Explorando suas próprias memórias, o autor atua nesta obra em um campo que fica muito próximo da autoficção e da autobiografia. Antoine tem muitas semelhanças com o próprio Bastien, o que torna esta HQ um trabalho bem mais pessoal que seus livros anteriores. “A adolescência é um luxo para falar sobre os sentimentos adultos, e como são vividos pela primeira vez, tudo é amplificado”, explica.
Autor nascido em 1984, Bastien Vivès ganhou o prêmio de Revelação no Festival de Angoulême em 2009. Um de seus livros mais conhecidos é O Gosto do Cloro, lançado no Brasil pela Leya/Barba Negra, em 2012. Para este novo Uma Irmã, ele apostou em um traço mais minimalista, bastante próximo de um esboço. Isso trouxe um outro tipo de envolvimento ao leitor, provocando uma imersão ainda maior. A narrativa também explora uma atmosfera erótica e emotiva que ficam mais contundentes com essa característica do desenho.
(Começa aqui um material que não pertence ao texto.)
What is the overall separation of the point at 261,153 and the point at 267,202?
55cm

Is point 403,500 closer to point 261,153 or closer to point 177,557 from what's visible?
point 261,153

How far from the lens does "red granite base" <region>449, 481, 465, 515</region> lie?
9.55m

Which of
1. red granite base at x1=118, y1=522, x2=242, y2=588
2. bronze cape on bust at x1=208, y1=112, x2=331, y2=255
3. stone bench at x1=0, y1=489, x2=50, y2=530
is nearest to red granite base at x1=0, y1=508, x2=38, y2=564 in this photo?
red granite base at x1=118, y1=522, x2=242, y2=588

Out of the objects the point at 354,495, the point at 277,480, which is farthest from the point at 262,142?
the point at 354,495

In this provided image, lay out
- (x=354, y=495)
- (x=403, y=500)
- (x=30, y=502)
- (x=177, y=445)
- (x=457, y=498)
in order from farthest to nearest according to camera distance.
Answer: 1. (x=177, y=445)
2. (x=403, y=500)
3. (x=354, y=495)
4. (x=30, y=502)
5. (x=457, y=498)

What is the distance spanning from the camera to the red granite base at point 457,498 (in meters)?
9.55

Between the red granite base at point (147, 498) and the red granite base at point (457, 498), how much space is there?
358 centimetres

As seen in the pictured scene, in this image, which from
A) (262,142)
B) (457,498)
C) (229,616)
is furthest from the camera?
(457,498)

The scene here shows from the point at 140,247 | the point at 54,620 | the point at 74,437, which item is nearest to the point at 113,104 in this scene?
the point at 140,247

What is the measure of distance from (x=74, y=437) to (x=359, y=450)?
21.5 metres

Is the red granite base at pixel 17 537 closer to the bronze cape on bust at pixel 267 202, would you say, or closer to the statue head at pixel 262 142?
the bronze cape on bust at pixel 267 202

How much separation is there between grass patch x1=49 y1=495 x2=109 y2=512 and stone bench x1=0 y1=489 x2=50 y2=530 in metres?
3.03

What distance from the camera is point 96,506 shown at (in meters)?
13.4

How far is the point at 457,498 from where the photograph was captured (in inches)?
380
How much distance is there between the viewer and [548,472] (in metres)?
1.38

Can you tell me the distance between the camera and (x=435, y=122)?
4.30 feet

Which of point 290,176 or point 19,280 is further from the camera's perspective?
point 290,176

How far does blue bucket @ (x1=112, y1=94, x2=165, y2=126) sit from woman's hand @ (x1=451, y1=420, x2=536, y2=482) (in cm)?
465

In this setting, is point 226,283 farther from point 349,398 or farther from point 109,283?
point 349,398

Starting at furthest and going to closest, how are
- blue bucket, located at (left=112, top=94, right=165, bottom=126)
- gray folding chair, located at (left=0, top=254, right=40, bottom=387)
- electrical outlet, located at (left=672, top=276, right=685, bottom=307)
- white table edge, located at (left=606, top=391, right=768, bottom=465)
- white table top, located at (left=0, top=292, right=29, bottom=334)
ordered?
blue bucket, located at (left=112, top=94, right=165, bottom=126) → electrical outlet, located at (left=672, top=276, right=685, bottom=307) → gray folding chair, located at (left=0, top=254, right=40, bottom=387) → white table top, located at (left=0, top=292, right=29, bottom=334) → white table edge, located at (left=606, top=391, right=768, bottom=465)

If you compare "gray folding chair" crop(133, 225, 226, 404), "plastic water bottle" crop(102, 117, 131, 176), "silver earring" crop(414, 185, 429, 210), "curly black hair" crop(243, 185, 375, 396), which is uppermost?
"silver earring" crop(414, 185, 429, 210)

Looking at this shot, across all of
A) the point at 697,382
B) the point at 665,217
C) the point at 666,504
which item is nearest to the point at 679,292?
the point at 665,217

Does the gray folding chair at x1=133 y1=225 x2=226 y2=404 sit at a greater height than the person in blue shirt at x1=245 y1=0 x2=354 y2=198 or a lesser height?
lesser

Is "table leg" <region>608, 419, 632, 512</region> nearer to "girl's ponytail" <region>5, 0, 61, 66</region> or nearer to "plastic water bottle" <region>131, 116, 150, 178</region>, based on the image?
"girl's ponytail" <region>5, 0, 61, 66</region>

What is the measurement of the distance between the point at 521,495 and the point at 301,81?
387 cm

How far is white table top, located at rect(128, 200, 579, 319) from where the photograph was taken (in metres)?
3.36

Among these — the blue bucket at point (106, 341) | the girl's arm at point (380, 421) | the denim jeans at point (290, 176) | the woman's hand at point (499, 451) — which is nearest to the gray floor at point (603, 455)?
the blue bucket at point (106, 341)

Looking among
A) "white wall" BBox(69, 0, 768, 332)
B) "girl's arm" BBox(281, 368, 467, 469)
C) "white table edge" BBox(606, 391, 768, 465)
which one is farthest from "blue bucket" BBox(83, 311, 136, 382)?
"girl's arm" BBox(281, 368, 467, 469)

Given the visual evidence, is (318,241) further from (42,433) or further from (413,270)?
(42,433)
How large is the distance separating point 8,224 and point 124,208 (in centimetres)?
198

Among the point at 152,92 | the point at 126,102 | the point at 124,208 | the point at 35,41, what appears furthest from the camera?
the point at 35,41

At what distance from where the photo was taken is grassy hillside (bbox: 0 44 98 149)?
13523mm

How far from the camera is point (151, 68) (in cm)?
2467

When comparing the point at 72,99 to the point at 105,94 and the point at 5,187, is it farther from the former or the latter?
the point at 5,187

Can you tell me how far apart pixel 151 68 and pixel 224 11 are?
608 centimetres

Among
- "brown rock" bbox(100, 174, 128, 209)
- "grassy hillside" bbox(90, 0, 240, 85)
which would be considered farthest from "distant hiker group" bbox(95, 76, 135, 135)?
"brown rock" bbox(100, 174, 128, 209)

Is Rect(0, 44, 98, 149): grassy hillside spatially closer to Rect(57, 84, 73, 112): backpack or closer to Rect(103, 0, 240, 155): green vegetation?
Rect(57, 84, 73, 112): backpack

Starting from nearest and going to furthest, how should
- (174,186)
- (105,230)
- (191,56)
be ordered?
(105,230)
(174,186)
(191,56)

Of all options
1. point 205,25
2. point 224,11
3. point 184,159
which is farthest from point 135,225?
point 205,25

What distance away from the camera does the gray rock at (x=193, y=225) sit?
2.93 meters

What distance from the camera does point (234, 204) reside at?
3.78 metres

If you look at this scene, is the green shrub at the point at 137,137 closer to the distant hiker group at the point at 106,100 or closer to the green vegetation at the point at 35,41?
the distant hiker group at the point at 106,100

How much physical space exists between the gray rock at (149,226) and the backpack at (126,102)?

Entrevistamos o autor por e-mail para saber mais do processo de criação de Uma Irmã e também temas como o momento atual da HQ francesa e sua educação sentimental com os quadrinhos.
Como nasceu a ideia de “Uma irmã”?
Eu queria falar sobre os laços fraternos, eu não tenho uma irmã, então a ideia de apresentar uma irmã imaginada era uma boa maneira de contar minha história.
A adolescência é um período de muitas descobertas, como desejo, sexo, mas também amor. Onde você conseguiu sua inspiração para criar a narrativa e como você traduziu esses sentimentos no desenho?
A adolescência é um luxo para falar sobre os sentimentos adultos, e como são vividos pela primeira vez, tudo é amplificado. Desejo, ciúme, inveja, sentimentos românticos. Antoine irá vivenciá-los pela primeira vez de forma totalmente inconsciente, talvez anos depois ele se dará conta das fortes emoções que sentiu.
Posso ver “Uma Irmã” como uma narrativa mais imersiva de suas obras entre as que eu já li. Levei um momento para “deixar” a história depois de lê-la. Como você concebeu a narrativa deste livro e o que mudou em relação aos seus livros anteriores?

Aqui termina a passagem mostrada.